ORD Director, Paul Anastas, who is returning to Yale, led the restructuring of the research program. The Path Forward Initiative has led to a program that is more multi-disciplinary, working across teams, programs and laboratories. This level of collaboration is a challenge for OSIM and for the researchers. It is forcing them into innovative ways of doing things and more involvement of individual research scientists in tool development. OSIM is finding different ways to make information more readily available to wide sets of researchers inside and outside EPA.
Stewardship of the Results of Federal R&D
This report was interested in the impact of the National Institutes of Health (NIH) public access policy on the production and dissemination of high quality research, rather than the impact on publishers’ economic and business models. Access is the most important part of the title. The current NIH directive requires that a manuscript arising from NIH-funded research and accepted in a peer-reviewed publication must be available within 12 months after publication. NIH is granted a non-exclusive license. The mandatory requirement has increased compliance compared to the previous voluntary effort. It was noted that this study was not funded by NIH or NLM.
It costs about $4 million/year to operate PubMed Central. This is not a large part of the NIH budget. It covers approximately 90,000 NIH-funded articles per year, but this is only about 15 percent of the biomedical literature that goes into PubMed. There are also articles that are not in PubMed at all. Other taxpayer-funded extramural research grants are valued at about $30 billion.
The Research Works Act (RWA) did not address the NIH policy directly but it did attempt an end-run around it by creating a new publisher’s right to refuse coverage by PubMed. The RWA has been withdrawn. This withdrawal made a gesture to say that taxpayers have a right to the research. The two contending pieces of legislation have moved to one and there has been a bit more give toward public access. The Federal Research Public Access Act (FRPAA) would extend the NIH directive to other agencies and shorten the embargo period to six months.
While most of the discussion has been around journal articles, the discussion should not be article centric. The articles are of the greatest use to non-researchers and to those who are not hard core researchers in a particular area. Researchers in a particular area are interested in the underlying data, tools, protocols, and pieces of the article, more than in the entire article. This has not been the focus of discussions so far. We need to think beyond articles and “unpack” them.
Dr. Maxwell reviewed some of the latest economic research on openness. One paper compared citations in follow-up research of the Biological Resource Centers versus closed archives. Open access got more citations. There are cases where closed access repository materials moved out into open access and the citation rate increased by 50-125 percent. The people citing the original article varied as well. When looked at through citation metrics, open access gives more bang for the taxpayer’s research buck.

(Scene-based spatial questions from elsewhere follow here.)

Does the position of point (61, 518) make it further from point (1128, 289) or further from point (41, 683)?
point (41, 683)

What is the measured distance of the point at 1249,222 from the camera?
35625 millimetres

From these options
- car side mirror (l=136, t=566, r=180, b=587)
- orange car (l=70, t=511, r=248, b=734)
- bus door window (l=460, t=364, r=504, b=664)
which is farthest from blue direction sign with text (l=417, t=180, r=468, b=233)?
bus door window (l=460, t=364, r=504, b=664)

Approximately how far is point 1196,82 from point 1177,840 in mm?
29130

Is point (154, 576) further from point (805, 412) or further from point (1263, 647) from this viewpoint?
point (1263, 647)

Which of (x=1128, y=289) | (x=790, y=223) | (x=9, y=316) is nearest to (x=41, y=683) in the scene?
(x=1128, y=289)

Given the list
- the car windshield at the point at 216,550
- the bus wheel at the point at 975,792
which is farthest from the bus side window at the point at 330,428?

This was citation-based research which has some issues, so the second paper looked at research on an open mouse strain versus one where the patent was strictly enforced. There was more research on the open mice than on the closed mice. Openness increased the overall flow and resulted in more diversity from the single idea. This is important because research is not linear and diversity is better. Citations were more likely to be found in applied as opposed to basic research journals. In other words, the openness got research results closer to commercialization than closed research.
Another article looked at the links between a phenotype-genotype and commercialization. There is a direct link between the sequencing result, the genotype, and commercialization. Intellectual property reduces the diversity of scientific experimentation. Reductions are on the order of 30 percent and stay low for a longer period of time. Openness moves science faster.
Many unforeseen findings and commercial outcomes are the results of unforeseen contributors. For example, InnoCentive started as a part of Eli Lilly and Company (pharmaceuticals). When InnoCentive opened the data to include unforeseen contributors, they had over 80,000 solvers who signed up as independent researchers. Most of the winning solvers came from outside the field, emphasizing the significance of “out of the box” thinking. Openness goes beyond the “local search” phenomenon; the results from people in your immediate circle may create an adequate solution but not necessarily the best one.
In terms of the dissemination of journals, unforeseen contributors and those outside the original field of research often don’t have good access. What if I’m not in the field or if my institution doesn’t subscribe to journals in that area? We need to think about serving people who are beyond the field and the value of doing so. Access to those in the private sector is also very limited.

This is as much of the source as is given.